## Task set
**A)** In the interview with Rosa and Jenny, what loop pedal do they name as their favorite piece of gear?
**B)** According to the interview with Rosa and Jenny, why has being limited to what two people can physically play been helpful to them?

== Selected excerpt

The eerie soundtrack provided a perfect foil to their disjointed chanting, while incantations about starfish, shiitake mushrooms and cats only piled on the mystic eccentricity.

Now working on new material, they’re gearing up for a slew of festival appearances this summer, kicking off with SXSW next week, then Live At Leeds on 29 April.

With that in mind, we grabbed a few minutes with Rosa and Jenny to dip our toe into their wonky world…

You’ve had an amazing year, how was it?
It’s been pretty exciting. Having the opportunity to be creative all the time makes us feel really lucky. Travelling to different countries was great and it was really fun playing on Jools Holland.

What that like?
It was surreal. You leave the building and realise it’s not actually a parallel universe. When you watch TV you think it’s a separate world that doesn’t really exist.

Were you surprised by how well your first record did?
Yeh, totally! When we were writing it we weren’t ever expecting to get the chance to release it – we were just writing music. We’re so happy with the response we’ve got.

Are you working on music fulltime now?
Pretty much. We’re at college but we’re only in three days a week so we’re balancing everything with our course. We don’t usually make it to all those three days!

How has your approach to music changed?
We do all the production and everything so we just have to make the effort to find time. There are so many other things you have to do in life.

How do your songs normally start life?
Often we write a loop and start putting stuff over the top. Or sometimes it’s just a chord sequence. Technology has a big influence on the way we make music so if we use certain gear then it gives us different capabilities. We’re also restricted by what we can physically play, because there’s only two of us. We only have a limited amount of hands – which has actually been really helpful! It’s meant we have a lot of space in the songs, which has become characteristic of our sound.

Have you got a favourite bit of kit?
Our loop pedal. It’s a Boss RC-30. It’s not very hi-tech but it’s our third band member.

Have you started work on your next album yet?
We’ve been writing when we can, because we enjoy it. We write constantly, just like we always have. We don’t hire out a rehearsal room and write an album, that’s not how we work. We find it’s more inspired if we write when we’re living normally and have a context within our lives, rather than just being in a rehearsal room.

Your lyrics and song titles on the last album were often very surreal – where did that come from?
When we wrote it we were quite a bit younger – 13 or 14. I think we were very interested then, and continue to be, in how the different senses interlock and how they affect the way we experience things. A lot of the lyrics are very visual. We’d write the music first and we’d think about what we saw visually for the song and based lyrics around that.

====
== Source data

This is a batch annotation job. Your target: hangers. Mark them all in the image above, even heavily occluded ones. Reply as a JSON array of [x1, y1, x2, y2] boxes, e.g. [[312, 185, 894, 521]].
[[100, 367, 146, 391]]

====

## Responses to the exercise
**A)** A Boss RC-30.

**B)** With only two of them, they have a limited number of hands, so their songs end up with a lot of space. That space has become characteristic of their sound.